WASHINGTON - Republicans and business-friendly Democrats yesterday scuttled a plan to give people threatened with losing their homes more leverage in winning favorable loan terms from lenders in bankruptcy courts.

The Senate killed the plan, 58 to 36, on the first full day of debate on a bill designed to boost the slumping housing market.

The Democratic-backed bankruptcy law changes, opposed by banks and their GOP allies and a handful of Democrats, would have given judges the power to cut interest rates and principal on troubled mortgages to help desperate borrowers trapped in subprime mortgages keep their homes.

The idea was to give borrowers duped into abusive mortgages leverage in getting their loan terms adjusted. Such power, said the plan's chief proponent, Senator Dick Durbin, an Illinois Democrat, would have helped "more people than all of the provisions combined" in the rest the bill.

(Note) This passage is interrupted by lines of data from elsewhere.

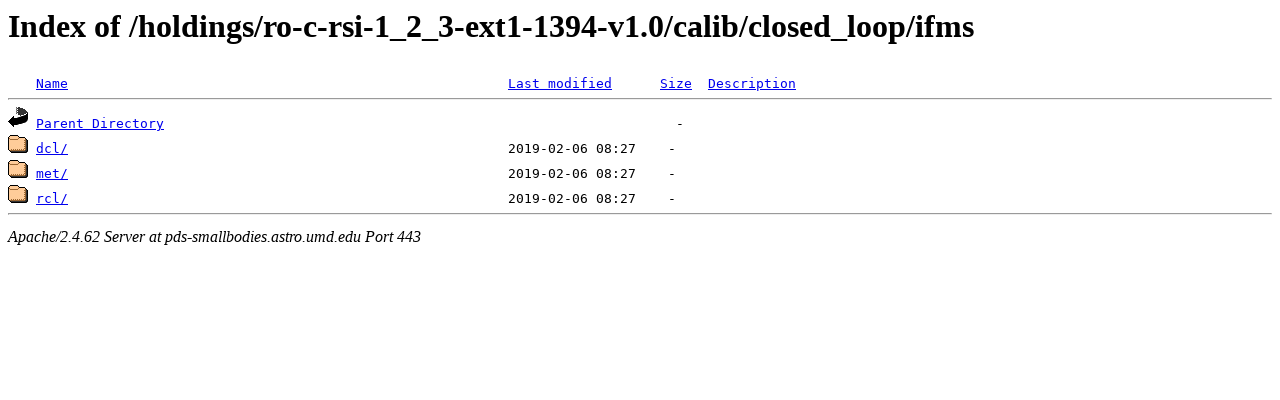

--- FILE ---
content_type: text/html;charset=ISO-8859-1
request_url: https://pds-smallbodies.astro.umd.edu/holdings/ro-c-rsi-1_2_3-ext1-1394-v1.0/calib/closed_loop/ifms/?C=S;O=A
body_size: 1372
content:
<!DOCTYPE HTML PUBLIC "-//W3C//DTD HTML 3.2 Final//EN">
<html>
 <head>
  <title>Index of /holdings/ro-c-rsi-1_2_3-ext1-1394-v1.0/calib/closed_loop/ifms</title>
 </head>
 <body>
<h1>Index of /holdings/ro-c-rsi-1_2_3-ext1-1394-v1.0/calib/closed_loop/ifms</h1>
<pre><img src="/icons/blank.gif" alt="Icon "> <a href="?C=N;O=A">Name</a>                                                       <a href="?C=M;O=A">Last modified</a>      <a href="?C=S;O=D">Size</a>  <a href="?C=D;O=A">Description</a><hr><a href="/holdings/ro-c-rsi-1_2_3-ext1-1394-v1.0/calib/closed_loop/"><img src="/icons/back.gif" alt="[PARENTDIR]"></a> <a href="/holdings/ro-c-rsi-1_2_3-ext1-1394-v1.0/calib/closed_loop/">Parent Directory</a>                                                                -   
<a href="dcl/"><img src="/icons/folder.gif" alt="[DIR]"></a> <a href="dcl/">dcl/</a>                                                       2019-02-06 08:27    -   
<a href="met/"><img src="/icons/folder.gif" alt="[DIR]"></a> <a href="met/">met/</a>                                                       2019-02-06 08:27    -   
<a href="rcl/"><img src="/icons/folder.gif" alt="[DIR]"></a> <a href="rcl/">rcl/</a>                                                       2019-02-06 08:27    -   
<hr></pre>
<address>Apache/2.4.62 Server at pds-smallbodies.astro.umd.edu Port 443</address>
</body></html>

But Republicans and 10 Democrats, along with Connecticut independent Joe Lieberman, scuttled the bankruptcy provision. Opponents argued that, despite modifications by Durbin, the proposal would hurt more than it would help by leading mortgage lenders to ratchet up interest rates and thereby put another drag on the soft housing market.

The defeat of the bankruptcy plan highlighted a weakness that many people find with the bill - that it showers generous tax breaks on money-losing businesses like home builders but does little to help people in foreclosure.

The measure is advertised as helping people keep their homes and injecting demand into the crippled housing market. But its most costly provision simply gives tax cuts worth $25 billion over the next few years to businesses like home builders and banks.

Meanwhile, it provides just $3 billion in tax relief to homeowners over the same period, according to an estimate by the Joint Tax Committee, which explores for lawmakers the effects of tax legislation on the Treasury.

The benefits to businesses also dwarf the $4 billion in the measure that would be provided to cities and towns to buy and refurbish foreclosed and abandoned homes. That provision is aimed at stabilizing communities and preserving values of neighboring homes.

Homeowners would benefit from $100 million to provide counseling to people threatened with foreclosure and help them in negotiating with their lenders. The measure also would provide new authority for states to issue $10 billion worth of bonds to be used to refinance subprime mortgages.